# Reading text:
Gemini prompt engineering. Getting Gemini to return consistently parseable output across different restaurant types and violation profiles required significant iteration. The model would sometimes return Markdown formatting, sometimes skip fields, sometimes hallucinate restaurant-specific menu items it couldn't know. We settled on a strict label-based format (e.g., WEATHER_TIP: ...) with explicit instructions to avoid Markdown, and built a robust fallback system that generates intelligent recommendations from the raw inspection data when the API is unavailable.

Personalization without persistence. The Reactiv challenge asks how to personalize with no user history. Our solution — encoding allergens and dietary preferences directly in the QR code URL — is elegant but required careful coordination between URL generation, parameter parsing, the dietary selector UI, and the AI prompt pipeline. Every component needed to gracefully handle the presence or absence of these parameters.

Accomplishments that we're proud of

Four-signal contextual personalization with zero stored data. Weather, time, allergens, and violation patterns combine to produce genuinely unique recommendations for every scan. Two people scanning the same restaurant at different times of day with different allergens get meaningfully different advice. This directly answers Reactiv's core challenge.

# Given records:
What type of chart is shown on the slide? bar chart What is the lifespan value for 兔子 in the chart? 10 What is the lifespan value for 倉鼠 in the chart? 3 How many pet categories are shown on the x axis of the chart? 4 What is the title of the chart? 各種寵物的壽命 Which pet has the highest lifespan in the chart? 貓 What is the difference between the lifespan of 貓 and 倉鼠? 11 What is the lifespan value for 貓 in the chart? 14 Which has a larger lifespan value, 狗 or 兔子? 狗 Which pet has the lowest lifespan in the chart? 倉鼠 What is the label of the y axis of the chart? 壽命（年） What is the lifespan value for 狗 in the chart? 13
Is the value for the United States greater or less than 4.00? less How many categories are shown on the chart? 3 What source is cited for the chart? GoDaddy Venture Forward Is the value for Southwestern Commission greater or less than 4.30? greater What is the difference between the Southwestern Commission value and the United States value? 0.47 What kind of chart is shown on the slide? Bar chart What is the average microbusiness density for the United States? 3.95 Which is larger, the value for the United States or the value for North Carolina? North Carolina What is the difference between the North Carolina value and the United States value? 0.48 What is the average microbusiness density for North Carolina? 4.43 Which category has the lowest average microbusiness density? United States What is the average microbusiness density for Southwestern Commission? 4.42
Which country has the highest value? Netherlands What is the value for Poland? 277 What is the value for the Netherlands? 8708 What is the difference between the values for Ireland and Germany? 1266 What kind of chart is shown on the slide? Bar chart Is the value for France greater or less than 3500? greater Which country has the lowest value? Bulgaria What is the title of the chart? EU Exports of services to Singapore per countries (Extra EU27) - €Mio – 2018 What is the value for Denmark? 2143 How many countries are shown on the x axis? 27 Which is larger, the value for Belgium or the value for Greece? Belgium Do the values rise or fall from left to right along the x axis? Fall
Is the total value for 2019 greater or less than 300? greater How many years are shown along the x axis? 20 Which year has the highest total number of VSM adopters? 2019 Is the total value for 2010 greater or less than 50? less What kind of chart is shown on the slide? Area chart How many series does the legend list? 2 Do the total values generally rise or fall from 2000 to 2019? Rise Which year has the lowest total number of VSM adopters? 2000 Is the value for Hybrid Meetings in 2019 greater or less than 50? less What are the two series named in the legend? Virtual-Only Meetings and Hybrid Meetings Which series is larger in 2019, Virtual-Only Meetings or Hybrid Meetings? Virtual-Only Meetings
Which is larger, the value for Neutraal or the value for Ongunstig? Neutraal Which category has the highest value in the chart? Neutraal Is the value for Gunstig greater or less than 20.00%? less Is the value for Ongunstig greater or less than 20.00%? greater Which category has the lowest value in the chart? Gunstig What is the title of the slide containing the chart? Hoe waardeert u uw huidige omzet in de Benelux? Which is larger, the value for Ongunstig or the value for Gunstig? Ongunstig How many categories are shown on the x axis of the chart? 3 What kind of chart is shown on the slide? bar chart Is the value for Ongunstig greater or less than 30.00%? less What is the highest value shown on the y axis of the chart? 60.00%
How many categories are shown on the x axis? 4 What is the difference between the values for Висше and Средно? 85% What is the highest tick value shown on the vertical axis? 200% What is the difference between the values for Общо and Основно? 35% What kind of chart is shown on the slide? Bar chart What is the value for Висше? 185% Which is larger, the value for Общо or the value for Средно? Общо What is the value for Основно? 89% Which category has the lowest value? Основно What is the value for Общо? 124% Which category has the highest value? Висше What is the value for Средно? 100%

# Task directions:
Reproduce the part of the project write-up starting at "Personalization without persistence." and ending at "Reactiv's core challenge.". The rows come from a different source than the text.

# Result:
Personalization without persistence. The Reactiv challenge asks how to personalize with no user history. Our solution — encoding allergens and dietary preferences directly in the QR code URL — is elegant but required careful coordination between URL generation, parameter parsing, the dietary selector UI, and the AI prompt pipeline. Every component needed to gracefully handle the presence or absence of these parameters.

Accomplishments that we're proud of

Four-signal contextual personalization with zero stored data. Weather, time, allergens, and violation patterns combine to produce genuinely unique recommendations for every scan. Two people scanning the same restaurant at different times of day with different allergens get meaningfully different advice. This directly answers Reactiv's core challenge.